I can't really point to any one thing. Classes are going o.k. The internship has slowed down a good bit, but nothing really unpleasant is going on there. My health, aside from a nagging cough that seems finally to be easing off a bit, is about as good as it's ever going to be. It feels like opportunities are shutting off or falling through rather than opening up, though (again) it's not as if I can point to any specific example of such a thing.
And yet, whether waking in the morning or going to bed at night, or in the middle of studying or socializing or whatever, everything feels ... just a bit off.
Swinnnnngggggg...and a miss. So seems life.
It's the kind of thing that only shows up in odd, out-of-the-way things, like the fact that is, on the last day of February, the first time I've blogged since the last day of January. I've started two or three, but they don't get finished.
I can't shut up when I have nothing to say, and I can't utter a peep when there is stuff demanding to be said. I feel like a stranger to myself.
I can only guess that it's my middle-aged self's way of dealing with the kind of uncertainty that was (I thought) in the past. Let's see, there's March and April left in this term, then the May term, and then, provided I don't screw up, I should graduate on May 31.
And then...?
Quit grinning at me, you hateful little thing!
You see what I mean.
I can put my Pastor Information Form (hereafter PIF) out there. I can scour the opportunity listings daily. I can try to get on the supply-preaching lists around here (there's no real benefit to moving anywhere without a call at this point).
And...? The uncertainty is still there.
I jumped into this fool's errand without a real net, so to speak, and now starts the free fall.
There are certain things I know I can do. I can preach. Your mileage may vary, but I can write and deliver a sermon, and it can be good. I can lead liturgy. I would not necessarily say I'm real smooth and seamless at this point, and I'll still be terrified the first time a real baptism comes along, but I can do it. I can teach. I knew that coming in. Those are all good things for a preacher to be able to do. Other of the daily tasks of the preacher I can learn quickly enough. A little brushing up on Robert's Rules of Order may be needed, to be sure.
I'm nobody's idea of an associate pastor for youth, or children, or "families" (wouldn't that be called, you know, an associate pastor?). I don't think anybody who knows me well would expect that. That does eliminate a lot of the first-call opportunities out there. What it leaves behind is a lot of small churches.

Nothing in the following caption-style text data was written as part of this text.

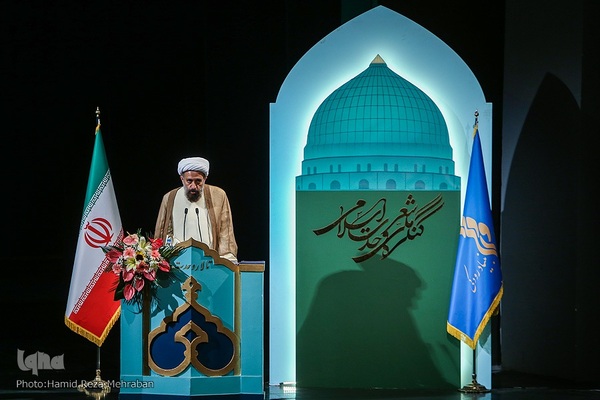 اختتامیه کنگره شعر وحدت اسلامی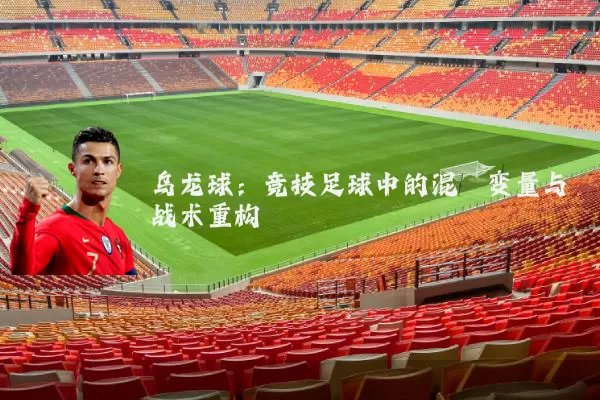 乌龙球：竞技足球中的混沌变量与战术重构
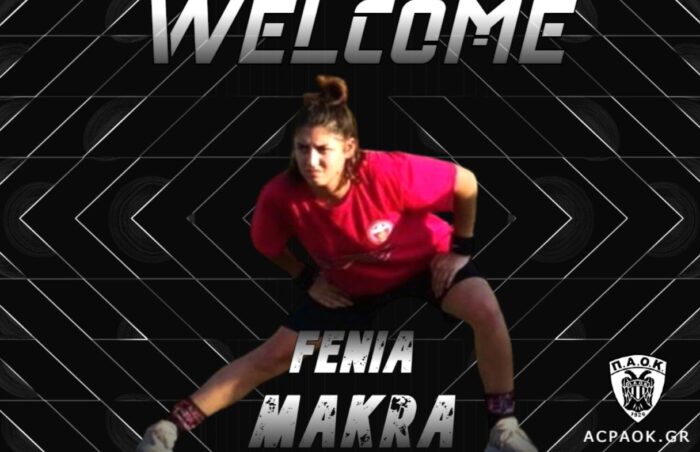 Φένια Μάκρα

I am o.k. with that, as long as it's not a go-broke-for-God expectation (I'm not asking to get rich, but a living wage needs to happen) and as long as there is decent access to health care (that cancer is going to be hanging over me for a few years yet). I can be bi-vocational if need be, particularly if there's a small college or juco around that could use someone to teach music appreciation or a similar course (that would actually be kind of appealing). I'm not setting any geographical limits on where I'm willing to go (my wife may have other ideas), even though I can already hear God cackling and plotting to put me under ten feet of snow in Montana.
There are certain things I won't do (aside from those ill fits noted above), but not that many.
Intellectually I knew this was coming, of course. While I have my benefits, I'm not the kind of candidate who's going to stride right off the graduation platform on Saturday and into a pulpit on Sunday (unlike some of my classmates). I'm kind of an acquired taste, and finding the right fit won't be an instantaneous thing.
Still, entering the Stage of Unknowing is no fun, and no more bearable now than upon graduation with that Ph.D. And, as far as I can tell, it's leaving me feeling just a little bit ... off.